Objective -
Begin at the line that holds "What is the physical separation of" and retype every line through the end of the material, both included. Leave out the pictures.

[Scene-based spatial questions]
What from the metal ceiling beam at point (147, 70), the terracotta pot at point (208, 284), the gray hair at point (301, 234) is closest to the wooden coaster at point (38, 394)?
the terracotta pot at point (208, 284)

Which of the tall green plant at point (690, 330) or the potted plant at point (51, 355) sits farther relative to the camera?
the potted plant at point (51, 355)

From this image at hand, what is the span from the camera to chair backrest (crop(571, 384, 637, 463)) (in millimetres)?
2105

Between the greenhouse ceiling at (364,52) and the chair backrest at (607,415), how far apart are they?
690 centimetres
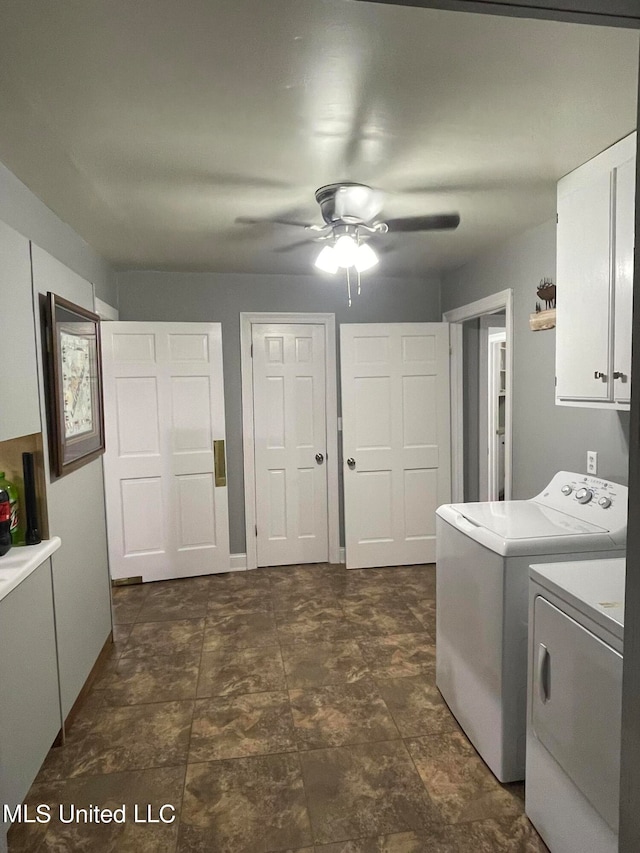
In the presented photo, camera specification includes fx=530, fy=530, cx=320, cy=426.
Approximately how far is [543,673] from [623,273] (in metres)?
1.39

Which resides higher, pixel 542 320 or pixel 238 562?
pixel 542 320

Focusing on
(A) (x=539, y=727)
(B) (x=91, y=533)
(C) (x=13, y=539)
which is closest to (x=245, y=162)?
(C) (x=13, y=539)

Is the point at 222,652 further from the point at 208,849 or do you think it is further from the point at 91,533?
the point at 208,849

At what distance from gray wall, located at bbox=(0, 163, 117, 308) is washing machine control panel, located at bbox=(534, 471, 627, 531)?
267cm

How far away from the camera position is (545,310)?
2797 millimetres

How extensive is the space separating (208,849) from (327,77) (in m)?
2.41

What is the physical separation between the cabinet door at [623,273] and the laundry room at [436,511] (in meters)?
0.01

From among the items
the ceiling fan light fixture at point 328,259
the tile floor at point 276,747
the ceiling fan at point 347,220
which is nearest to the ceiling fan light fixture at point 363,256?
the ceiling fan at point 347,220

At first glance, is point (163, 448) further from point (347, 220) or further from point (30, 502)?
point (347, 220)

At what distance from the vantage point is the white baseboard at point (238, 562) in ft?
14.0

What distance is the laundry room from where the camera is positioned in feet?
4.70

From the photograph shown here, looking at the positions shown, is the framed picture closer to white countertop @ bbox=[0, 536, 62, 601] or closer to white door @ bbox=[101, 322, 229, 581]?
white countertop @ bbox=[0, 536, 62, 601]

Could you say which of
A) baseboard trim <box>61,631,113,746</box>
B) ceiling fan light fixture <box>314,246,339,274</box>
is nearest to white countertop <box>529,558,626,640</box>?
ceiling fan light fixture <box>314,246,339,274</box>

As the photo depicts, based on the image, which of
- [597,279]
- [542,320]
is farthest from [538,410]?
[597,279]
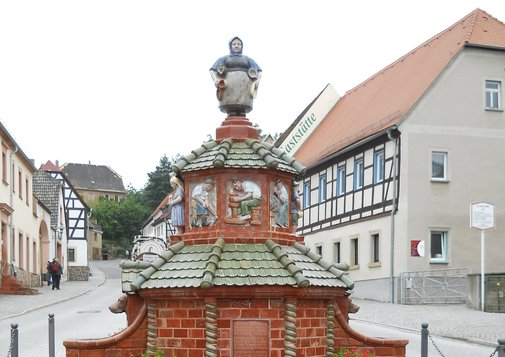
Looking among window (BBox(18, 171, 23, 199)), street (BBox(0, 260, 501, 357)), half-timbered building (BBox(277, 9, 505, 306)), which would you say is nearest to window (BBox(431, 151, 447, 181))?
half-timbered building (BBox(277, 9, 505, 306))

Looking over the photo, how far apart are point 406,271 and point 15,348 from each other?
2010cm

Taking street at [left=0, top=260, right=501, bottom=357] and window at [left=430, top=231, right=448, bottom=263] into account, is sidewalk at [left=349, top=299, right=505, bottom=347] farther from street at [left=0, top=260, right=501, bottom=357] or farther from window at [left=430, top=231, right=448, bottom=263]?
window at [left=430, top=231, right=448, bottom=263]

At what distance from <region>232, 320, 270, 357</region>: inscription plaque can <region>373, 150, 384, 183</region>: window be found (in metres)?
23.7

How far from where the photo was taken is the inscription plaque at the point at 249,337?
950 cm

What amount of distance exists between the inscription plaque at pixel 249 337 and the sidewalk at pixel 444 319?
9.59 metres

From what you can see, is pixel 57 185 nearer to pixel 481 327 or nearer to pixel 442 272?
pixel 442 272

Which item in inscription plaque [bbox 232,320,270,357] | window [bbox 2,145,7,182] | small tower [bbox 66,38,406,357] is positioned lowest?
inscription plaque [bbox 232,320,270,357]

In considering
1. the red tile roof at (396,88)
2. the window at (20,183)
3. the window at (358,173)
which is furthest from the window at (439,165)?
the window at (20,183)

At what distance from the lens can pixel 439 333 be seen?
20.0m

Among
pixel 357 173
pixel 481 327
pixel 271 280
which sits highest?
pixel 357 173

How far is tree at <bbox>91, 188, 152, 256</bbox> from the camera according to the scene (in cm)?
9850

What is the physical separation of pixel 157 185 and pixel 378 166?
226 ft

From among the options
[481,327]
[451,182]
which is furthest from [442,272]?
[481,327]

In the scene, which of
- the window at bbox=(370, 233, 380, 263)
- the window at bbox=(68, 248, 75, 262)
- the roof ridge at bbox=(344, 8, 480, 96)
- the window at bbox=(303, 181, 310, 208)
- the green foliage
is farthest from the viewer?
the green foliage
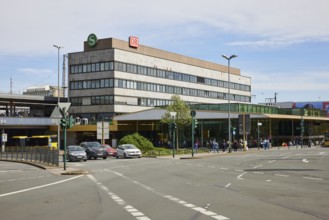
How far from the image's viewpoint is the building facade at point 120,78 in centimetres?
8138

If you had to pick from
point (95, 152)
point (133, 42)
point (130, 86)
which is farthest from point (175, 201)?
point (133, 42)

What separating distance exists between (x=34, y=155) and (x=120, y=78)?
4236 cm

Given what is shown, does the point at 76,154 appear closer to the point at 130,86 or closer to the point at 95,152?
the point at 95,152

Output of the task -
What is the physical separation of pixel 157 185 and pixel 378 166?
226 ft

From among the options
[481,327]
[451,182]
which is furthest from [442,272]?
[481,327]

In the scene, which of
- the window at bbox=(370, 233, 380, 263)
- the window at bbox=(68, 248, 75, 262)
- the roof ridge at bbox=(344, 8, 480, 96)
- the window at bbox=(303, 181, 310, 208)
- the green foliage
is farthest from the viewer?
the green foliage
How far from the image's viewpoint is the building facade at point 120,78 in centimetres?
8138

If you had to pick from
point (95, 152)
point (133, 42)
point (130, 86)
which is farthest from point (175, 201)?
point (133, 42)

What separating distance exists between (x=34, y=155) and (x=120, y=78)?
4236 cm

Given what is shown, does the point at 76,154 appear closer to the point at 130,86 or closer to the point at 95,152?
the point at 95,152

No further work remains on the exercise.